Friday, November 15, 2013

A Call to Action or a Slap in the Face?

Is there a point where we unknowingly sacrifice one's dignity for our own sanity?

Many of you may have been following the threads and posts regarding the blog written by Suzanne Wright regarding the  "call to action", demanding a national response to make a plan for the estimated 3 million Americans that have Autism (birth to adult). If you have been following the threads, you also know that this was a direct result of the resignation of long time contributor to Autism Speaks, John Elder Robison.
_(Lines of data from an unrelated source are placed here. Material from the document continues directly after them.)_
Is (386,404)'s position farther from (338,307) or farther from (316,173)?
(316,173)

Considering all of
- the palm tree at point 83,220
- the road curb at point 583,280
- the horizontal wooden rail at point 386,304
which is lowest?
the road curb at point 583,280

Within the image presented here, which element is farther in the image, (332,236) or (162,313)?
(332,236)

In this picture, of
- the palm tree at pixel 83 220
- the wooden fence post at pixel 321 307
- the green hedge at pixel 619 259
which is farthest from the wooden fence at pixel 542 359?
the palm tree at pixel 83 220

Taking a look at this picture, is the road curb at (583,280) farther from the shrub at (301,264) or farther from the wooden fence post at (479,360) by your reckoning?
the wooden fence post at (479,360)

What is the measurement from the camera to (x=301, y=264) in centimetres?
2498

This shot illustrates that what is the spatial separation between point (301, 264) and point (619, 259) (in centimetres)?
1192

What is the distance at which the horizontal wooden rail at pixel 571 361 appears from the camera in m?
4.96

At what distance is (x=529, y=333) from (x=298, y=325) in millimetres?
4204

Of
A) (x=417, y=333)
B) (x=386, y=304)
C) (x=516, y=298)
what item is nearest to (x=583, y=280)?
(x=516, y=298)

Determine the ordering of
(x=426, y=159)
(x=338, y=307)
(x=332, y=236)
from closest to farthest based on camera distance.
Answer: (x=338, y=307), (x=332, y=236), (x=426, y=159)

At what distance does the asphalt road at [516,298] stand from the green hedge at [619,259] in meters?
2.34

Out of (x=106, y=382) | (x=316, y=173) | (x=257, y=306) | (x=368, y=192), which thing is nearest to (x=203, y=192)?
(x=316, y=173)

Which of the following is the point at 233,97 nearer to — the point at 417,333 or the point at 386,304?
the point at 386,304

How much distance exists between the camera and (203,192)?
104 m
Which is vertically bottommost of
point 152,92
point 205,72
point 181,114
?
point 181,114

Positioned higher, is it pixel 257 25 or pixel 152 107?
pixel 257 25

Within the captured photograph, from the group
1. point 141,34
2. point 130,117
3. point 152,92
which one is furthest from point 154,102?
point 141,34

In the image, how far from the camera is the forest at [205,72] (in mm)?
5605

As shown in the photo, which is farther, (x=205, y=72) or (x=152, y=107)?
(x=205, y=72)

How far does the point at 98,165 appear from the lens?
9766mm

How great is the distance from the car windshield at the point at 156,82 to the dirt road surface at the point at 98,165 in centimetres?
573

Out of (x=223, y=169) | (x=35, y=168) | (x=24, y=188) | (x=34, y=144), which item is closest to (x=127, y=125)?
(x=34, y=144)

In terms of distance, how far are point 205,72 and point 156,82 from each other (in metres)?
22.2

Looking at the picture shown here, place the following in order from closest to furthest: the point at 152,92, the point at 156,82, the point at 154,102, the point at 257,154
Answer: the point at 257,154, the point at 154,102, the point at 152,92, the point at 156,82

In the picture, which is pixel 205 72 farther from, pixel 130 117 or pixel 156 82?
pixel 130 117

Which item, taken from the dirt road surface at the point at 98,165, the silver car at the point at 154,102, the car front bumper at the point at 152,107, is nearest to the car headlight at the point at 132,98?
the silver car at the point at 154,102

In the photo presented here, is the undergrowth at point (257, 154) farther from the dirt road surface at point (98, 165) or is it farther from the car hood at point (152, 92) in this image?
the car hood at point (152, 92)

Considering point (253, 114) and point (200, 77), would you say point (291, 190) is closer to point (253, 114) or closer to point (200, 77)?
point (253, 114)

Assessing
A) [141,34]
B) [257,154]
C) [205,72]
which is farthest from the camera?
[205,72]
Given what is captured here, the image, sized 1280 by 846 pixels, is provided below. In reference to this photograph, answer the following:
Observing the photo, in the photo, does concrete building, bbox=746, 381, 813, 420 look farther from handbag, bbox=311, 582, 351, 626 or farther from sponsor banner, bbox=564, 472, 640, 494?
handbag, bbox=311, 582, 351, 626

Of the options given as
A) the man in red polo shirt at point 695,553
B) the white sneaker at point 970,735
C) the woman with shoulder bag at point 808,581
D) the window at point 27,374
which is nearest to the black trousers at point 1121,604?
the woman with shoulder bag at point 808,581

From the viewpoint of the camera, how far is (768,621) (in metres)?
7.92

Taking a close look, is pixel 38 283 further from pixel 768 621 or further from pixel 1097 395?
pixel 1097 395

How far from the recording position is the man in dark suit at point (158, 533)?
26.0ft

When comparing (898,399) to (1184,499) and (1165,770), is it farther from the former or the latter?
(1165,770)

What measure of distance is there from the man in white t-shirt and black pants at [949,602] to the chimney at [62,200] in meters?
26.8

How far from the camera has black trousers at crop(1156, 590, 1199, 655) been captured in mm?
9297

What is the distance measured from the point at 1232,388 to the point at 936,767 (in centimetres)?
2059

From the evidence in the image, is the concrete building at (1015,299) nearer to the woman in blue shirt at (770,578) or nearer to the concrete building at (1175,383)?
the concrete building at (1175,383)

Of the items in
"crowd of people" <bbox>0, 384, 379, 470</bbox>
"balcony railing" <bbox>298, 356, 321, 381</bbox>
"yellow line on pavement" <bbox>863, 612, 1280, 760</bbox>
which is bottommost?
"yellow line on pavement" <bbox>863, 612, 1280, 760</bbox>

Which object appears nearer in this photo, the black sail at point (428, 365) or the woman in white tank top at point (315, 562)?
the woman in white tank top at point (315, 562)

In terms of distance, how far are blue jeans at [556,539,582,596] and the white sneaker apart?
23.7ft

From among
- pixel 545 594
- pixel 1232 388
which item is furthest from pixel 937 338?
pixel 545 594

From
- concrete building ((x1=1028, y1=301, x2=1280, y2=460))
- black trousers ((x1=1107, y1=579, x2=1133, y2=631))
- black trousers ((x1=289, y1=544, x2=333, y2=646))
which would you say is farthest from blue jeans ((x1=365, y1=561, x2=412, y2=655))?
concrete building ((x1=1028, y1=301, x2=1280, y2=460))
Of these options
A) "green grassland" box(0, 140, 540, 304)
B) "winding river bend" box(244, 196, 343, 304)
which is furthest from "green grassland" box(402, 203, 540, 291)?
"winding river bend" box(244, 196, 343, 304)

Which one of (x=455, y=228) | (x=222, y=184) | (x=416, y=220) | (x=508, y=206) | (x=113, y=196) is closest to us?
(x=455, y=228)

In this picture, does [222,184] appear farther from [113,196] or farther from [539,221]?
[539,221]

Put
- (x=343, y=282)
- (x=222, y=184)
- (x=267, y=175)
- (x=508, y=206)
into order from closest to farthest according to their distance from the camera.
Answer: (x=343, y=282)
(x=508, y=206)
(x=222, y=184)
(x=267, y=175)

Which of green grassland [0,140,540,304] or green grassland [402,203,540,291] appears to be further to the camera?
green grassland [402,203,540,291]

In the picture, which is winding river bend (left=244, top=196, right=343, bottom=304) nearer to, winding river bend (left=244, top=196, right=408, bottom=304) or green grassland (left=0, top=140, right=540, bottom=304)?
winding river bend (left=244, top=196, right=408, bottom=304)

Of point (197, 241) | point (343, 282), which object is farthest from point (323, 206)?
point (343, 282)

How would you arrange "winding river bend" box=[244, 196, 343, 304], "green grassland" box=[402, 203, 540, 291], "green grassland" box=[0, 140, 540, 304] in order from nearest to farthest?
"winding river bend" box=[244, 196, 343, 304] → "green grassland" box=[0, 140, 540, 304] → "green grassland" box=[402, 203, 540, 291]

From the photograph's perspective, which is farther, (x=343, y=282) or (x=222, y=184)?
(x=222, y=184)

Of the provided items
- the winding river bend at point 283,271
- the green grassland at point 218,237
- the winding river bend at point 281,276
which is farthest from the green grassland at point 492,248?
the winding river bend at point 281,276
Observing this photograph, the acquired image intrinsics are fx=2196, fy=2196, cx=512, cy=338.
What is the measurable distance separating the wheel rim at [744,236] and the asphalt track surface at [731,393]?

I have taken a few days to read through the threads, have been cautious to not jump on one bandwagon, or the next before formulating my own opinion. And what I have realized, in waiting it out, and reading the posts and comments, is this... we all have an opinion. I have come to the conclusion that the root of both blog posts, in my opinion, are for me, truthful, heartfelt, and from a place of compassion. (Click the above names for the link to each post)

Suzanne Wright says, "These families are not living. They are existing. Breathing - yes. Eating - yes. Sleeping - maybe. Working - most definitely - 24/7."

Well here I am, in the flesh, and therefore I am living, but I see the metaphor. Am I living the life I envisioned? Well that depends upon the time-frame upon which I was asked "what do you envision for your future". 20 years ago, I knew I would be married, knew I would have a home, and a family. 15 years ago, I couldn't see past my nose, I was so wrapped up in myself and didn't know what the next day would hold. 10 years ago I was a single mom, hoping that I could recoup my previous dream of a husband, home and family. 5 years ago I envisioned a home with 3 energetic boys, growing up to be a lawyer, actor and baseball player. I envisioned 3 daughter in laws, plenty of grandchildren, and a retirement filled with travel and visiting all my grand-babies. Today, my future is full of unknowns, but I do know that I still have 3 loving and healthy boys, full of energy and potential. Beyond that, I know, from past experience, that my vision of the future will continue to change, as our lives change. I have no doubt, however, that I am living my life to the fullest potential.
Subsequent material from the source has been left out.